Je suis restée bouche bée. Cela fait une quantité d’informations trop importante à traiter par mon petit cerveau. J’essayais tant bien que mal de faire le tri dans ma tête mais cela était terriblement confus.
J’ai tout de même réussi à articuler « Mais… pourquoi ? ». Ma mamie est restée sans rien dire pendant un petit moment, elle semblait réfléchir puis elle m’a dit « Parce que ton papa et ta maman ne s’aiment plus ».

En voilà une histoire… Pourquoi faut-il toujours que les grandes personnes compliquent-elles tout ? Un papa doit aimer une maman pour toujours non ? Et inversement. Alors pourquoi arrêteraient-ils de s’aimer tout d’un coup ? Il y a quand même des choses qu’il faudrait qu’on m’explique parce que ou je n’ai pas toutes les pièces du puzzle pour tout comprendre, ou bien le monde ne tourne pas rond.

J’avais beau essayer de comprendre, je n’y parvins pas sur le coup. Mais le fatal constat était bel et bien celui-là : je ne trouverais plus jamais ma maman à la maison, allongée à côté de mon papa et regardant la télévision.

J’ai mis un peu de temps à m’en remettre d’un part, et d’autre part, à comprendre. Au travers de bribes de conversations que j’entendais de-ci de-là, je compris que l’amour entre mon papa et ma maman disparut à la suite d’une querelle sur un sujet qui m’est encore inconnu. « C’est complètement dingo ! Cela ne tient donc qu’à ça l’amour ? » j’ai pensé.

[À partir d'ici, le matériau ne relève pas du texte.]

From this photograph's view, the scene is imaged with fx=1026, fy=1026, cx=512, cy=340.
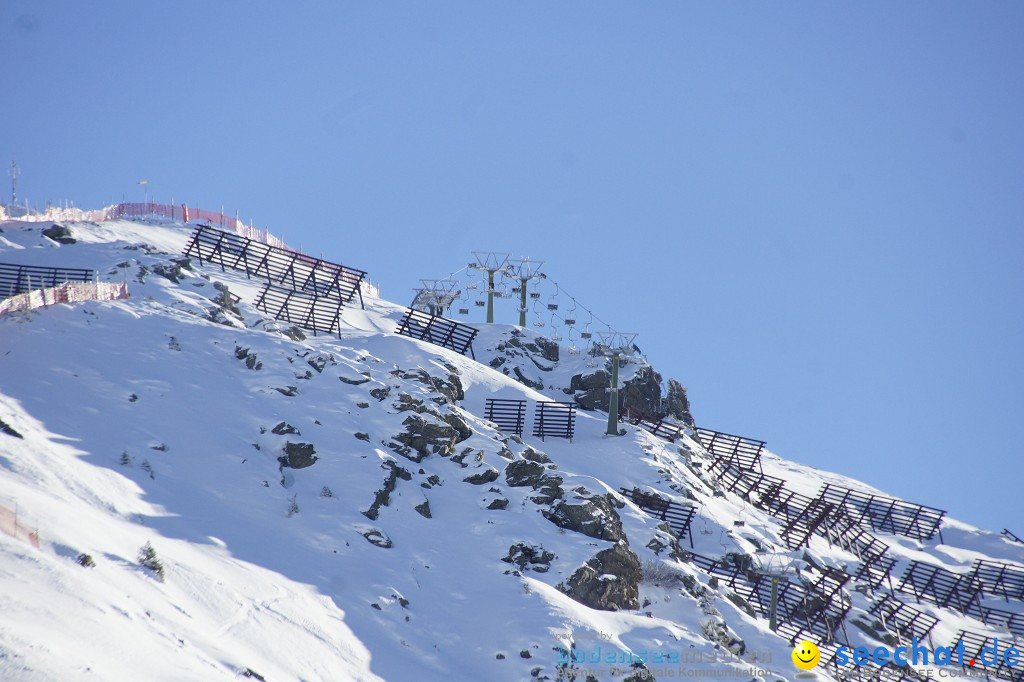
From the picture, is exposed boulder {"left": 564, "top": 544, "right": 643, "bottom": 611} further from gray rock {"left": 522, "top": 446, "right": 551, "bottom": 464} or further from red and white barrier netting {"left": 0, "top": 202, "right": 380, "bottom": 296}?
red and white barrier netting {"left": 0, "top": 202, "right": 380, "bottom": 296}

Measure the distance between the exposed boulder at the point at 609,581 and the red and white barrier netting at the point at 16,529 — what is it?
15.7 metres

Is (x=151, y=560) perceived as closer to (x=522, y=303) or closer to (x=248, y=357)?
(x=248, y=357)

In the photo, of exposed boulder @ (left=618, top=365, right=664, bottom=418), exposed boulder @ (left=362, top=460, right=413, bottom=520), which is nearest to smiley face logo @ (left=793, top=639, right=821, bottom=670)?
exposed boulder @ (left=362, top=460, right=413, bottom=520)

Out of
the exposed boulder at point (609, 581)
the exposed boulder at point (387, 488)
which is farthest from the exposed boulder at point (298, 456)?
the exposed boulder at point (609, 581)

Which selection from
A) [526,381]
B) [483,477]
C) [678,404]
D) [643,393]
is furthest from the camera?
[678,404]

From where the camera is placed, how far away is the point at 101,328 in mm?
39219

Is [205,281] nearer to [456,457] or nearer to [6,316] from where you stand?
[6,316]

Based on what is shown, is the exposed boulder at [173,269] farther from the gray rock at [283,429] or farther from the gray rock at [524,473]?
the gray rock at [524,473]

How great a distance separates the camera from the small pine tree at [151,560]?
2423 cm

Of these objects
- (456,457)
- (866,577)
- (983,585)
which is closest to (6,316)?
(456,457)

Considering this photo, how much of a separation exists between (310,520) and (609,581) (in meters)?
9.58

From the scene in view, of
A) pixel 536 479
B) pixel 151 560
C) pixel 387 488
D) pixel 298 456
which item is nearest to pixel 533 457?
pixel 536 479

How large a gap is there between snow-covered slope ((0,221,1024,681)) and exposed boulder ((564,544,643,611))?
7cm

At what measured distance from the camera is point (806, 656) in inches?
1310
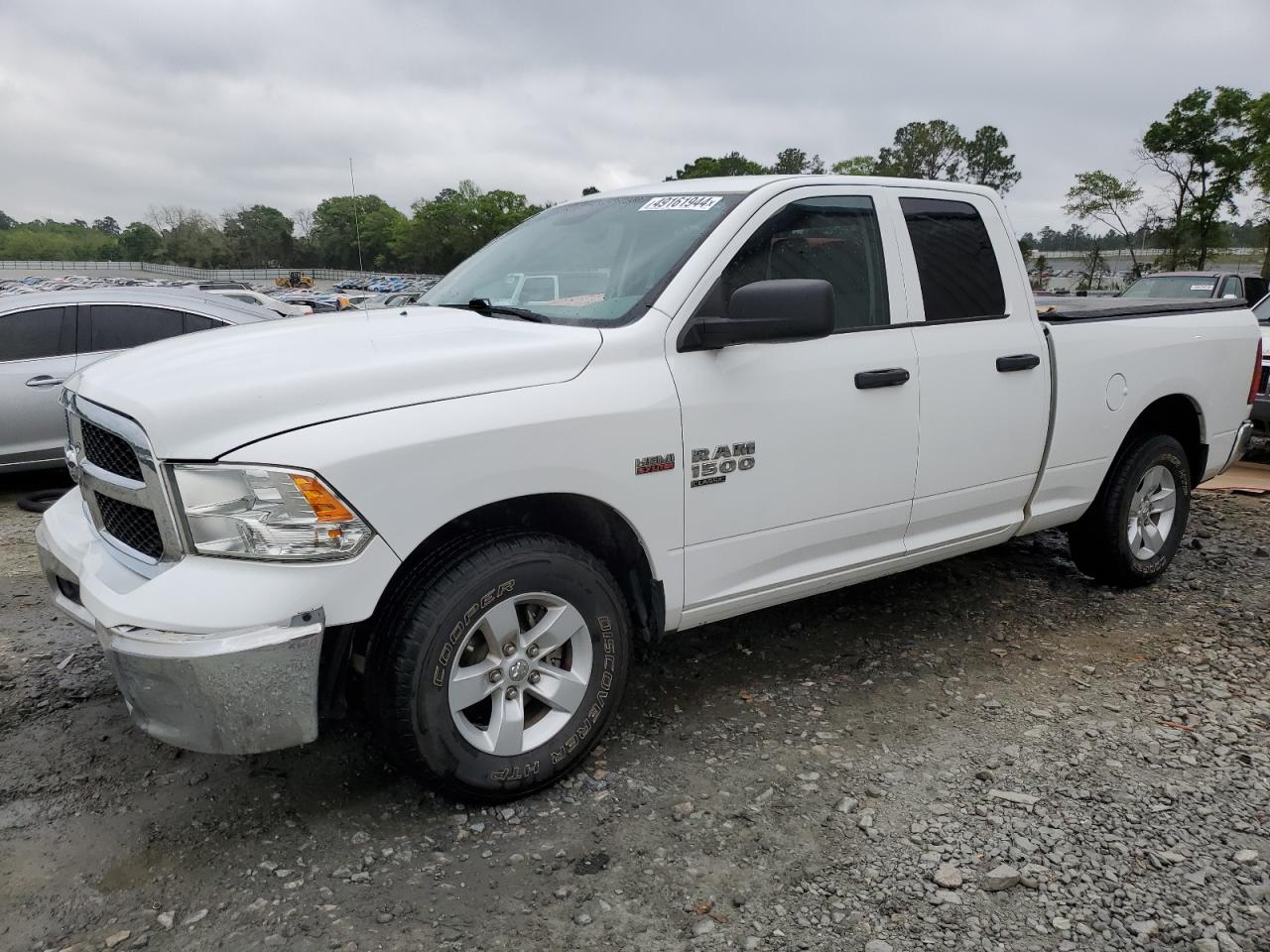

Pendant les semaines qui suivirent cet événement, mon papa alternait ses humeurs entre la colère, la tristesse et l’envie de se suicider.
Ma maman, quant à elle, m’appelait régulièrement pour prendre de mes nouvelles, sans oublier de demander des nouvelles « de la maison » comme elle disait. Certains week-ends même, elle m’emmenait chez elle, dans sa nouvelle maison à elle.
Au début, c’était chouette car ma maman, comme elle n’avait pas grand-chose dans sa nouvelle maison (même pas la télévision, c’est vous dire), m’emmenait tout le temps au cinéma, puis au Mac Donald’s, et même qu’elle m’achetait tout plein de jouets.
Mais plus le temps passait, moins les sorties étaient fréquentes, moins les cadeaux étaient nombreux… si bien que, à la fin, les visites chez ma maman se résumait à cela : elle me questionnait durant un quart d’heure sur l’école, sur comment j’allais et surtout sur la maison de mon papa et sur mon papa, puis elle m’installait devant la télévision qu’elle avait achetée entre temps et m’ordonnait d’être sage, car si je ne l’étais pas, elle cesserait de m’aimer aussitôt.

Petit à petit, mon papa s’est senti mieux, il réussissait tant bien que mal à tourner la page. Au début, il n’arrêtait pas de demander à haute voix « Mais qu’est-ce qui a bien pu lui prendre ? ». Il parlait de ma maman, cela va de soi. Puis, il a cessé de chercher à comprendre. Parfois, certaines choses n’ont pas d’explication rationnelle.

Aujourd’hui, mon papa ne parle à ma maman que pour des questions pratiques : lorsque je vais la voir ou lorsque ma maman veut me parler. Ils se sont promis amour dans le meilleur et dans le pire… que de vaines paroles. Ma maman ne me manque pas particulièrement, car je la vois assez régulièrement… Non, ce qui me manque c’est mon papa ET ma maman, ensembles.
Aussi, je me suis promis que quand je serai grande, je n’essayerai pas de comprendre tout ça… mais que quand je donnerai ma parole, je m’y tiendrai.